LONDON — Scientists who have monitored numerous outbreaks of monkeypox in Africa say they are baffled by the disease’s recent spread in Europe and North America.

Cases of the smallpox-related disease have previously been seen only among people with links to central and West Africa. But in the past week, Britain, Spain, Portugal, Italy, U.S., Sweden and Canada all reported infections, mostly in young men who hadn’t previously traveled to Africa.

There are about 80 confirmed cases worldwide and 50 more suspected ones, the World Health Organization said. France, Germany, Belgium and Australia reported their first cases Friday.

“I’m stunned by this. Every day I wake up and there are more countries infected,” said Oyewale Tomori, a virologist who formerly headed the Nigerian Academy of Science and who sits on several WHO advisory boards.

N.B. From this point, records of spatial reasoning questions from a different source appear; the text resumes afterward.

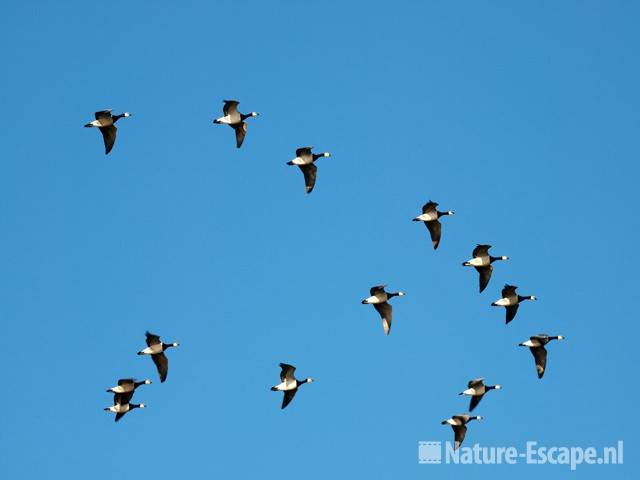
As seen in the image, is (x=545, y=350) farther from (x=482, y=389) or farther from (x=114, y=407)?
(x=114, y=407)

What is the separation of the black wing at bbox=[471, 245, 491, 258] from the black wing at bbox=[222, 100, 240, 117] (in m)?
11.4

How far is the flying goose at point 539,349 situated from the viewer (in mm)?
148625

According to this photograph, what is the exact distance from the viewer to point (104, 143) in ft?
481

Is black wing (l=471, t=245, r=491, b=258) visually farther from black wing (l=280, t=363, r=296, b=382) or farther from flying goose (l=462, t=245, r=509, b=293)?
black wing (l=280, t=363, r=296, b=382)

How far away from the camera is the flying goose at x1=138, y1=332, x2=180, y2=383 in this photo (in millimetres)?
147375

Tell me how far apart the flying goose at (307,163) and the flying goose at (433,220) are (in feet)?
15.3

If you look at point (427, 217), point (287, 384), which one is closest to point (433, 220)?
point (427, 217)

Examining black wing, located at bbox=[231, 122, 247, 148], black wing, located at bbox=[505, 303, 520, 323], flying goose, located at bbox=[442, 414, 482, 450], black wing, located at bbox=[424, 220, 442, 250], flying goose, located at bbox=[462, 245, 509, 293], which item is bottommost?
flying goose, located at bbox=[442, 414, 482, 450]

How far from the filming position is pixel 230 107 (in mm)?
147875

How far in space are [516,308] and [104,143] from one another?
18.3 meters

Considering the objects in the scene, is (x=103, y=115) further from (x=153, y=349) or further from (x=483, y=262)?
(x=483, y=262)

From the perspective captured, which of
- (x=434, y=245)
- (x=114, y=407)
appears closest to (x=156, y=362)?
(x=114, y=407)

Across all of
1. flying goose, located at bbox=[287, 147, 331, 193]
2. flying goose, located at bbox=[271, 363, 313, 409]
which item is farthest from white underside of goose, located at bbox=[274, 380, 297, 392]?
flying goose, located at bbox=[287, 147, 331, 193]

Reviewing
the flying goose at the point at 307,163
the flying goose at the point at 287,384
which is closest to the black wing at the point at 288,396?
the flying goose at the point at 287,384
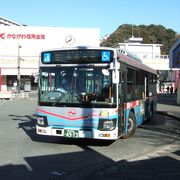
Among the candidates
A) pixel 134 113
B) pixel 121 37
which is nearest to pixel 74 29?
pixel 121 37

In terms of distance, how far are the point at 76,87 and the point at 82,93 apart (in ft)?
0.80

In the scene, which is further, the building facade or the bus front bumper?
the building facade

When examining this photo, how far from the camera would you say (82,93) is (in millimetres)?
11555

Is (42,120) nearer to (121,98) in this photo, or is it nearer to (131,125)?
(121,98)

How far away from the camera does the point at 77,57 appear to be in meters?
11.8

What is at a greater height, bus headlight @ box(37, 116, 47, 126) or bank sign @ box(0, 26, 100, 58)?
bank sign @ box(0, 26, 100, 58)

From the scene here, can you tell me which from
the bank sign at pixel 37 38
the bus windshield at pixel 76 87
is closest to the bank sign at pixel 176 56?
the bus windshield at pixel 76 87

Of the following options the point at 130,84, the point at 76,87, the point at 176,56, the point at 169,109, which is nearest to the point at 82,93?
the point at 76,87

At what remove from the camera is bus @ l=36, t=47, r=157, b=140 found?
37.2ft

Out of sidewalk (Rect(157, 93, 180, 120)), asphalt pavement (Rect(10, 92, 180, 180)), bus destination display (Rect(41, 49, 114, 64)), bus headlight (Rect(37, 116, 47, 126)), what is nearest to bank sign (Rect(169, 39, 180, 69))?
sidewalk (Rect(157, 93, 180, 120))

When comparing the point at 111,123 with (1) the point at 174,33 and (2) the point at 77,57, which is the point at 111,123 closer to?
(2) the point at 77,57

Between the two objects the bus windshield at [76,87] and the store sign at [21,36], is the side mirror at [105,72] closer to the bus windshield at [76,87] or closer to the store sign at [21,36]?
the bus windshield at [76,87]

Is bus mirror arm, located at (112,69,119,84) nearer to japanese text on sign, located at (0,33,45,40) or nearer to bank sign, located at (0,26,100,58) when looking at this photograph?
bank sign, located at (0,26,100,58)

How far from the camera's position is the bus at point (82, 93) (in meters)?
11.4
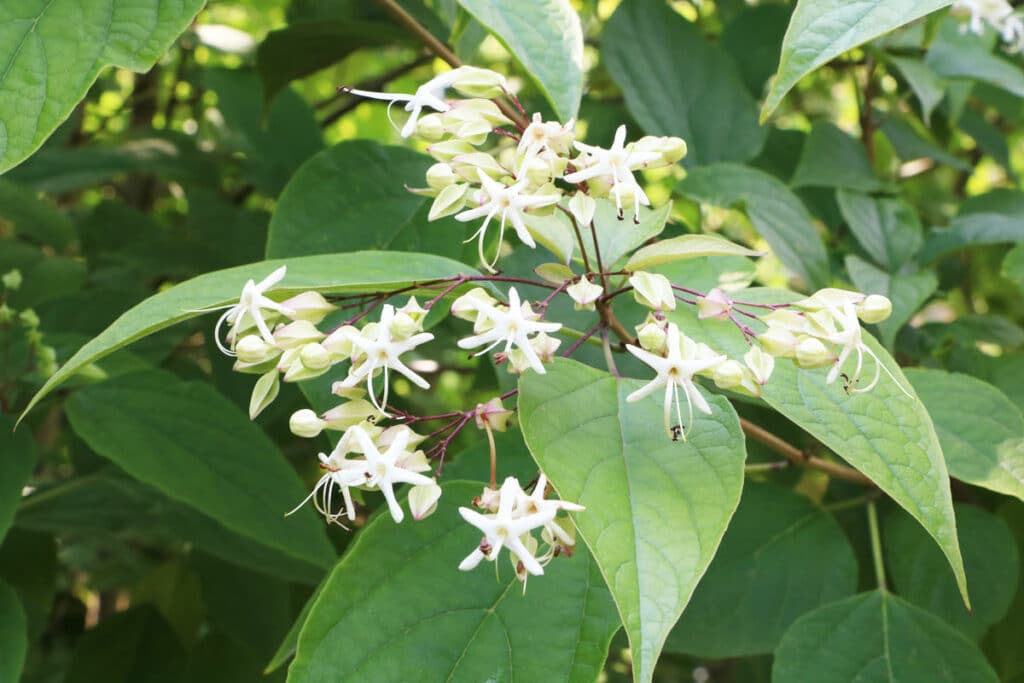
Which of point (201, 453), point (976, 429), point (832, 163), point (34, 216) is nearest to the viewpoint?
point (976, 429)

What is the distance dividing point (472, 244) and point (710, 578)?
1.26 feet

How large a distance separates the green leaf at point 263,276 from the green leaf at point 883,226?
0.58m

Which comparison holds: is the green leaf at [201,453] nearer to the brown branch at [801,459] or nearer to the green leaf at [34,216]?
the brown branch at [801,459]

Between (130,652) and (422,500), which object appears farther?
(130,652)

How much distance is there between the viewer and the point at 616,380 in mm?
606

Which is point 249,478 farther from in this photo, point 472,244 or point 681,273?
point 681,273

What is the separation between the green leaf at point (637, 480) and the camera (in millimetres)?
447

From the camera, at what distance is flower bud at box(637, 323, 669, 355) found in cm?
54

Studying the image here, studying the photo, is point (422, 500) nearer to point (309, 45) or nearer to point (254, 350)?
point (254, 350)

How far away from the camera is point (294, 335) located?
57 cm

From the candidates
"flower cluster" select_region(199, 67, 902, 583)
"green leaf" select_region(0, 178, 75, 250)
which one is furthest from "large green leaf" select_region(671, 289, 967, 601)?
"green leaf" select_region(0, 178, 75, 250)

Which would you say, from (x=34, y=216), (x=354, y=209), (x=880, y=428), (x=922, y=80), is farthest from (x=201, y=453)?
(x=922, y=80)

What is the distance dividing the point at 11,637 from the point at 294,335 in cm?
45

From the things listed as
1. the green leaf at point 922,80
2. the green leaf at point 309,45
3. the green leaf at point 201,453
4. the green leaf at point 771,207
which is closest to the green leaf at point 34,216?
the green leaf at point 309,45
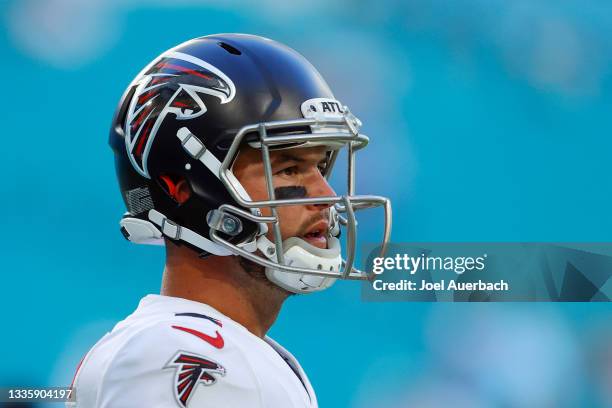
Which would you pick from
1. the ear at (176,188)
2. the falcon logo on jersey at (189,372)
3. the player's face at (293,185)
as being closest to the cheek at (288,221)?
the player's face at (293,185)

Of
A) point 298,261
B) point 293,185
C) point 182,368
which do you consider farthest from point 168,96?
point 182,368

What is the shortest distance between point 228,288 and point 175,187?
0.69 ft

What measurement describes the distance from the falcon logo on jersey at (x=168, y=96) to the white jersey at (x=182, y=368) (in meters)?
0.32

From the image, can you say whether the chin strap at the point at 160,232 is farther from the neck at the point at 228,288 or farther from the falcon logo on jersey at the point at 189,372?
the falcon logo on jersey at the point at 189,372

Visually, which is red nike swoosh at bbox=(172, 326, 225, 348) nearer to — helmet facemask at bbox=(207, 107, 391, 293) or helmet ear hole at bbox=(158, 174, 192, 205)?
helmet facemask at bbox=(207, 107, 391, 293)

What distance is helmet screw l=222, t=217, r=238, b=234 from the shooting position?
5.39 feet

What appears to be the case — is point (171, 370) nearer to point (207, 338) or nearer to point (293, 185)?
point (207, 338)

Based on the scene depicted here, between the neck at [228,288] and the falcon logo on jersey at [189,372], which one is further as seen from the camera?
the neck at [228,288]

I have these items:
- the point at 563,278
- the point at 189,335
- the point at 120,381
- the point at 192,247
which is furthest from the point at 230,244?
the point at 563,278

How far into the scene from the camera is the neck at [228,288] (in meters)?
1.65

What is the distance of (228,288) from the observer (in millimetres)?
1663

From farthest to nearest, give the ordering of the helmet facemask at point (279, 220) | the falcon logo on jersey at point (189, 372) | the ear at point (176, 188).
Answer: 1. the ear at point (176, 188)
2. the helmet facemask at point (279, 220)
3. the falcon logo on jersey at point (189, 372)

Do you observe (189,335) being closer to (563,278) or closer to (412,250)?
(412,250)

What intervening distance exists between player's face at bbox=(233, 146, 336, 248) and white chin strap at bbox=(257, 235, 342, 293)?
22 millimetres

“This is not the kind of spread we’ve seen in West Africa, so there may be something new happening in the West,” he said.

To date, no one has died in the outbreak. Monkeypox typically causes fever, chills, rash and lesions on the face or genitals. WHO estimates the disease is fatal for up to one in 10 people, but smallpox vaccines are protective and some antiviral drugs are being developed.

Nigeria reports about 3,000 monkeypox cases a year, WHO said. Outbreaks are usually in rural areas, when people have close contact with infected rats and squirrels, Tomori said. He said many cases are likely missed.

Dr. Ifedayo Adetifa, head of the country’s Center for Disease Control, said none of the Nigerian contacts of the British patients have developed symptoms and that investigations were ongoing.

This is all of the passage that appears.